Chopol 조선-뽈스까해운회사 Korean-Polish Shipping Society
- Company type: State-owned enterprise
- Industry: Transportation
- Founded: [1965], 1987
- Founder: governments of DPRK and Poland
- Defunct: July 12, 2018
- Fate: Liquidated
- Headquarters: Pyongyang, Gdynia
- Area served: Southeast Asia
- Services: Freight forwarding

= Chopol =

Polish–North Korean maritime transport company

Chopol (조뽈), Chopolship, the Korean-Polish Shipping Society Chopol (Koreańsko-Polskie Towarzystwo Żeglugowe) was a Polish-North-Korean company that dealt in the maritime transport of goods, established during the communist Polish People's Republic era. It was the only company with Polish capital that operated in North Korea. It had a seat in Pyongyang, North Korea, and a branch in Gdynia, Poland.

== History ==
The company's history began in 1965, when the Korean-Polish Society of Brokers (조선-뽈스까중개인협회, Koreańsko-Polskie Towarzystwo Maklerów) was established, dealing in trade in sea cargo. It was transformed into Chopol.

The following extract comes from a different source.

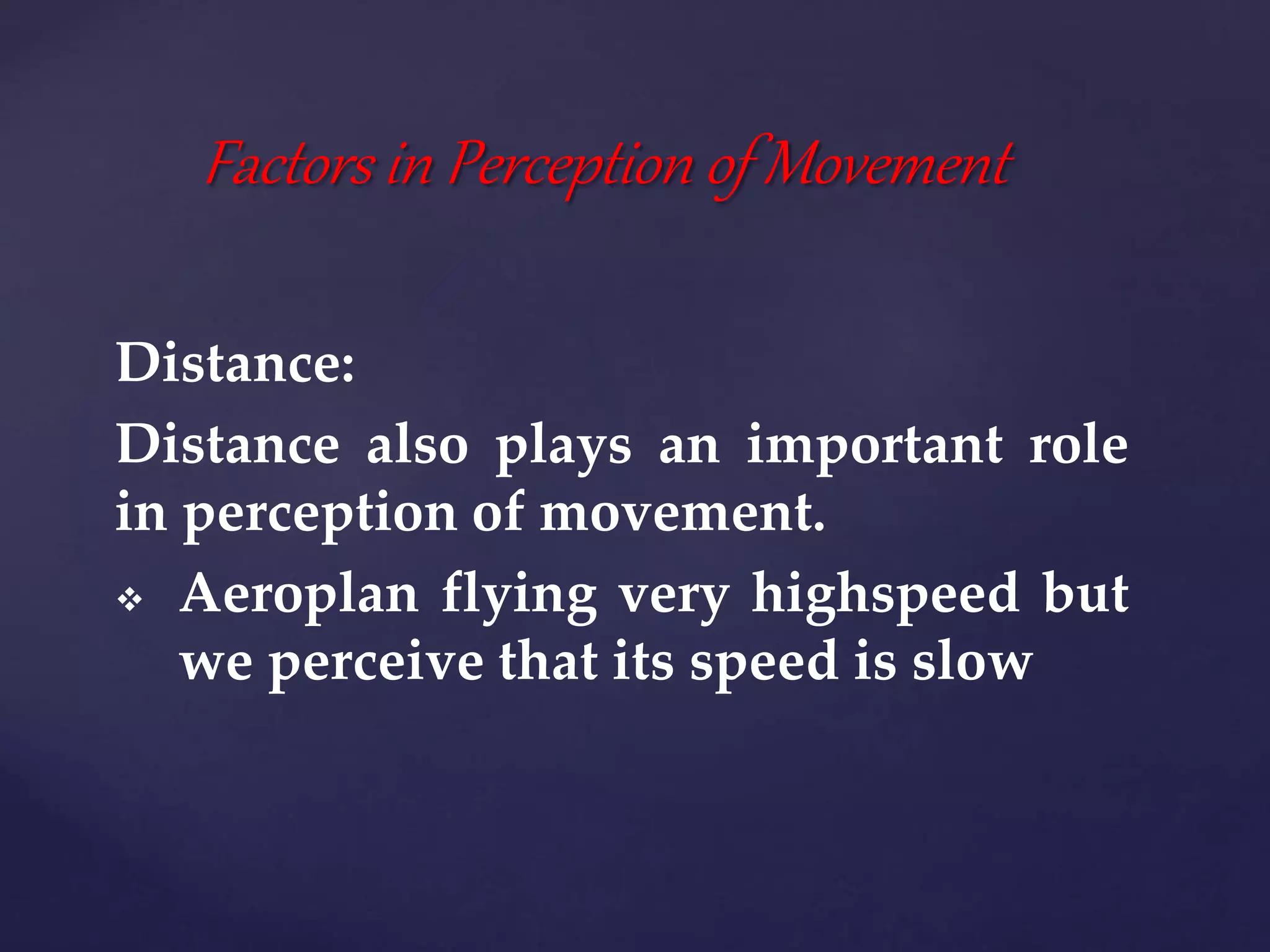 Factors in Perception of Movement

Distance:

Distance also plays an important role in perception of movement.

❖ Aeroplan flying very highspeed but we perceive that its speed is slow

The company was established in 1987 in order to maintain a constant trade exchange. It was supposed to bring magnesite to the Polish People's Republic, while Polish coke was to be transported to North Korea. The company had a small fleet, initially consisting of several vessels (including Pukchang, Pong Su), but eventually only one — the Chopol 2 bulk carrier, which cruised mainly in the region of Southeast Asia. The crew of the ship were exclusively Koreans.

During its activity, the company dealt with transport (except for assumed goods, i.e. coke and magnesite), including: rice, sugar and wood.

The company was liquidated on July 12, 2018.